Jesus' parables about economic justice are at the very core of his teachings, and they basically say that all people are equal and the rich need to wake up. There would be a lot less suffering in the world if the resources and wealth were more fairly distributed, but we, like the rich young man in the famous parable, are incapable of giving completely so that that might come to pass. My $100 or $500 to Haiti is essentially meaningless; it may make me feel better, it may help a little bit, but in a larger sense it does almost nothing to address the fundamental inequality between my life and the lives of the poor and struggling. Responding to suffering with a gift that doesn't change me in any real way is too easy. If suffering has any "meaning" then it's to transform us from people who go around with a shell on, sticking a hand out now and then with a few coins in it, to people who are willing to see things as they really are, to be vulnerable to life and to others, and to change over time as a result into people who believe in justice and equality and live that out in our lives - not perfectly, probably, but as best we can. This thing we call "God" -- what I might prefer to call Love, or the "Ground of all Being" -- isn't going to produce change in the world, except through us, and the "eternal life" where suffering "shall be no more" isn't a paradise to come, but right now.
And if we think we're protected by our wealth, our education, our geography, our whiteness, our youth -- it's an illusion. Suffering comes in some form to all of us. Watching my completely undeserving mother die of cancer rid me of any vestiges of Theism. But I did experience, as I have before in my life, moments of interpenetration where "she" and "I" ceased to exist as separate; I know with complete certainty - not just intellectually - that we're all interdependent, all connected, and all equal. I've seen that Love is the most powerful thing there is, and that we all hold it in our hands, never more so than when we're stripped of everything else. Going through suffering with others has the potential to teach us a great deal; maybe we'll be able to help the next person, or go through our own illnesses and death with a little less fear and greater wisdom. But I think for most educated and religiously-skeptical people today, this requires meditation, reading, and a lot of work and preparation that takes place mainly in solitude. I wish Christianity had done better job of preserving (other than in monasticism) its own mystic tradition, where meditation is at the heart. But that's never been seen as the way to preserve the institutional hierarchy and power, or to fill the pews and the coffers. Nor is it a way to keep the faith separate from the others, whose mystic traditions blur all the distinctions between them and neutralize the fear of "doing it wrong and risking damnation" which has been religion's (not just Christianity's) most powerful means of keeping people "inside" the rules.

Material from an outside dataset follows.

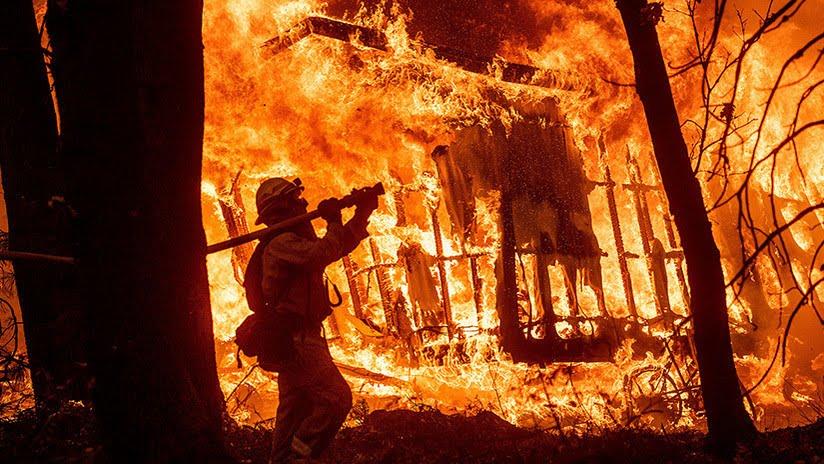 Ο «εφιάλτης» των πυρκαγιών στην Καλιφόρνια: Τι συμβαίνει και ποιος φταίει; (vid)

So, descending from the roof-top view, where this kind of theorizing is so tempting, let's come down into the street. That's where I found the image in the photograph at the top of this post, one grey day when I wandered into a snowy alley and was stunned to find paintings like this on all the surfaces of the sheds and garages that backed up onto it. Seeing these light- and color-filled paintings, in the dead of midwinter, moved and mystified me: who was this life-filled painter? Why here? What did these images have to teach me?


Those paintings are wonderful! Are those Syrian licence plates at the top?
Your thinking is even more like mine than I thought, but it seems as if you arrived there via a lot of hard-won experiences and observations, while my own positions are much more theoretical. So I bow three times in your direction. :)
As for why Haitians in particular are suffering, Boing Boing linked to a handy overview on the London times from last May, Haiti: the land where children eat mud.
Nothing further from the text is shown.